それと彼女の息子で、軍務を理由に戻って来ないウィル・ブラッドレイの近況を近況の報告も合わせて。
一時間ほど、会話を続けてからトリスタンは『そろそろ』と席を立ち、チェルシーは『ウィルに会ったら年末には戻って来なさいって伝えてね?』と伝号を頼み、トリスタンは快諾しながら、
(ウィルの奴…ついに禿げるな)
と最近、若くして生え際が危うくなった友人の行く末にに確信を抱く。
自分以上に母親を苦手とする古い友人の心境に思いを馳せながら、『選定の家』を出た頃、ふとカーラの事が脳裏を過り同時に、そそくさと建物の裏手に向かう人影が目の端に映る。
(誰だ?あそこは何もない筈だが…最近の情勢を鑑みれば…念のために確認をしておかなければ、後が恐ろしい)
息を潜めるように裏手へ向かう人影を追って、トリスタンはそれ以上に気配を隠して後をつけると、少女にしては背丈の高い人影は裏手にある鬱蒼とした雑木林に、周囲を警戒しながら入って行く。
トリスタンは少し遅らせてから林の中へ。
最初の数ヤードは雑多に生えた草々の獣道だったが、途中から最近になって通る者が現れたらしく、よく踏み固められ整地されていたので、匂いを頼りにせずとも容易くトリスタンは追跡が出来た。
そしてさらに数ヤード進んだ先は開けていたので、さっと木陰に隠れてその先にいる人物に気づかれないように窺う。そこには地面に蹲り方を震わせる、年の割には背の高い少女がいた。
(やはりただの少女だった、という訳か)
早計にもトリスタンはそう思ってからすぐに考えを改める事になる。
何故ならよく見るとその周囲には折れた木の枝が幾つも、いや無数に散乱していたからで、その長さや太さは支給されている羽ペンと程よく同じで、つまりその少女が蹲っているのはか弱い乙女のような事情からではなかった。
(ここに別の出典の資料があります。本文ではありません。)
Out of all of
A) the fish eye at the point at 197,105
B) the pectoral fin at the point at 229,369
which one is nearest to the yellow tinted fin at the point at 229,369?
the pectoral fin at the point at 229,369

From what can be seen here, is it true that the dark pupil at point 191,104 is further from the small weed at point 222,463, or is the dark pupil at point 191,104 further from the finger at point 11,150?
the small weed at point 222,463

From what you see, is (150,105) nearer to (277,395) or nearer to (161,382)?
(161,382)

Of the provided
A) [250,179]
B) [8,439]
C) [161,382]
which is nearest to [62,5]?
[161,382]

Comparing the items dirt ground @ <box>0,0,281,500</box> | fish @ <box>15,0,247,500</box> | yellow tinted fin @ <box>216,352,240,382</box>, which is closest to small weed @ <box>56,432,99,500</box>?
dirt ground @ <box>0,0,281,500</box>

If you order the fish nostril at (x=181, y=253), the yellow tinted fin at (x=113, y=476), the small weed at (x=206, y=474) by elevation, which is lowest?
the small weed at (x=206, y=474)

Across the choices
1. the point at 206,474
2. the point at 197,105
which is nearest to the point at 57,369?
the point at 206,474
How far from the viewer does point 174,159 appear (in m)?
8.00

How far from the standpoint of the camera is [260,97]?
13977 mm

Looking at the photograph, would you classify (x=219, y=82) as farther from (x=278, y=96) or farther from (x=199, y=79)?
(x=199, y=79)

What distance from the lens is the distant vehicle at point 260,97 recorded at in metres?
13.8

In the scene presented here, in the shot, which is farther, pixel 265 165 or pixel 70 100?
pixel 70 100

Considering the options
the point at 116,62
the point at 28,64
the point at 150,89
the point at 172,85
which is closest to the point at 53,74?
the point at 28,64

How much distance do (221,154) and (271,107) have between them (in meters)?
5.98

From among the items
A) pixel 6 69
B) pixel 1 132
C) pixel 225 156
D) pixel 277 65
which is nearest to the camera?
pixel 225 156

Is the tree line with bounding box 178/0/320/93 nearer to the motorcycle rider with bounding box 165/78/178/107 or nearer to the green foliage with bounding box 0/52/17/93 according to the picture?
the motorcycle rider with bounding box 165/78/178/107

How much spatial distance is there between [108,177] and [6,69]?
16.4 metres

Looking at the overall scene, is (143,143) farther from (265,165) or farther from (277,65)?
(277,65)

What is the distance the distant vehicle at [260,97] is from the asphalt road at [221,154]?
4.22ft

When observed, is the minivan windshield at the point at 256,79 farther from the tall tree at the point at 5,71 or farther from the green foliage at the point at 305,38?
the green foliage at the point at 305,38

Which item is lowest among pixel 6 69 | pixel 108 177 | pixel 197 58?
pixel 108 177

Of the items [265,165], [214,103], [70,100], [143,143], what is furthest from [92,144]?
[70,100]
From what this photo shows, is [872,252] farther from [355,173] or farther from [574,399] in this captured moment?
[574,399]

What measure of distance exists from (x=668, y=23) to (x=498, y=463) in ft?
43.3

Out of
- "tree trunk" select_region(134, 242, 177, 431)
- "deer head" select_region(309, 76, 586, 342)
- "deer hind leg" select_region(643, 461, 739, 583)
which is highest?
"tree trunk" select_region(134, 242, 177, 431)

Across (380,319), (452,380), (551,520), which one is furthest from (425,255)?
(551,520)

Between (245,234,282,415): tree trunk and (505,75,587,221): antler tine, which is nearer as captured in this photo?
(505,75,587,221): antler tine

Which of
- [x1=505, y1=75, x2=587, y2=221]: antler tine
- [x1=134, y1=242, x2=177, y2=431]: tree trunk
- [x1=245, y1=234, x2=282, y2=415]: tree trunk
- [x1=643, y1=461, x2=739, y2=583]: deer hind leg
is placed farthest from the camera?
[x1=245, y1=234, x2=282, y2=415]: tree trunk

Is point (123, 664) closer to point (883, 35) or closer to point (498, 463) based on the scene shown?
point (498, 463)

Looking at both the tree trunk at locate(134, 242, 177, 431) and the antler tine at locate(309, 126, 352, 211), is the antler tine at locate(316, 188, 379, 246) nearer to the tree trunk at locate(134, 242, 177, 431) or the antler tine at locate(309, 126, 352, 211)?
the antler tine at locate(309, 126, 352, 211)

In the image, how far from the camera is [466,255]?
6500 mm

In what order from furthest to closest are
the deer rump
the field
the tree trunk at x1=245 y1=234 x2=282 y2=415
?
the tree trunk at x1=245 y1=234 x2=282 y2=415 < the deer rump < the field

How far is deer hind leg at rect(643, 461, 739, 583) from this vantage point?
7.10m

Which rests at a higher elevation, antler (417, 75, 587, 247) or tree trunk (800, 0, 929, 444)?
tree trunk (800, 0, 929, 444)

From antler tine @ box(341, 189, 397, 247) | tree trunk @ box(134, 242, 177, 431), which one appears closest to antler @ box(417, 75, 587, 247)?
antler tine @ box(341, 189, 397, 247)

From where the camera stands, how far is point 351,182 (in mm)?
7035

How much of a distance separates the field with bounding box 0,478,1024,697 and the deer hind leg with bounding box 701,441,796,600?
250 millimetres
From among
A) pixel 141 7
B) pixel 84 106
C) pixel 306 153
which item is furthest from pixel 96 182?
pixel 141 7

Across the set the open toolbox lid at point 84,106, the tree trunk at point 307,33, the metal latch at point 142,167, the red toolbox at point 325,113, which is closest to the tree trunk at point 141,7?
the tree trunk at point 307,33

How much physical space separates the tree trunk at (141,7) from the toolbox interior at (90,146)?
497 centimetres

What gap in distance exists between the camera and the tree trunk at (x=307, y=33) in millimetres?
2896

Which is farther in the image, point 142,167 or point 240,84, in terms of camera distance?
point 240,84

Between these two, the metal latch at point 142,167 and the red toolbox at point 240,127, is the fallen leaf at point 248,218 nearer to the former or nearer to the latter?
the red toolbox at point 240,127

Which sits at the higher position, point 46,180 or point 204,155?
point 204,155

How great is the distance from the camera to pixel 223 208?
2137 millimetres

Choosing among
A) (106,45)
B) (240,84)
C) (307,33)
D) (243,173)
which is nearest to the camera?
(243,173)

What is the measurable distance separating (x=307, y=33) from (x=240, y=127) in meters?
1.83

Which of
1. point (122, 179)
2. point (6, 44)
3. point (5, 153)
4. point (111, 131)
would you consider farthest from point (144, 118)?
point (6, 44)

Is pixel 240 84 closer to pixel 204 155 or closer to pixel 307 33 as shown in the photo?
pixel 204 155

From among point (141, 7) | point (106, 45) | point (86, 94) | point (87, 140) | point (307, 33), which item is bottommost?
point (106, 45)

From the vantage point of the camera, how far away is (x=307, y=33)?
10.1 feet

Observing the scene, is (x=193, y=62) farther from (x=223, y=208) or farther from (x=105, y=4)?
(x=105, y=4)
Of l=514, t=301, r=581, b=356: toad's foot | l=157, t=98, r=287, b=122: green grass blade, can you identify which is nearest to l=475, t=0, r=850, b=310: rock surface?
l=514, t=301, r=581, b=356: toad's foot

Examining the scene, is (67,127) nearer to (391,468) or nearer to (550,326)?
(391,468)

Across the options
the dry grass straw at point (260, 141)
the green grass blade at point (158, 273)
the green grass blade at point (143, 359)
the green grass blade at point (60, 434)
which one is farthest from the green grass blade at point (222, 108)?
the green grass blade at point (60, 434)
トリスタンは気持ち距離を詰めて、少女の周囲に視線を動かして、その有様に思わず目を見開く。
「………」
折れた枝以上に地面へ書き刻まれた、地面を覆い尽くす文字、文字、文字。
何度も消して、何度も書き刻んで、そして消して書き刻む。
きっと、少女がここに来てから始めたであろうと習慣は、以前の『選定の家』にも無かった光景だったので、トリスタンが呆然としてしまうのは必然であった。
それから陽が沈む予兆が表れた頃に、少女は立ち上がり今度はサーブルと同じ程の太さと長さの枝を手に取る。
ただ露骨なまでに無作法な構えを取ってから醜態ともいえる動きで、幼稚な突きの動作をしたものだから、無様に前のめりで倒れ込んでしまう。しかしすぐに小鹿のように立ち上がり、また同じ様の繰り返しをする。
そんな有様だったから草葉の陰から覗き見るつもりだったトリスタンの口は、不意に動いてしまう。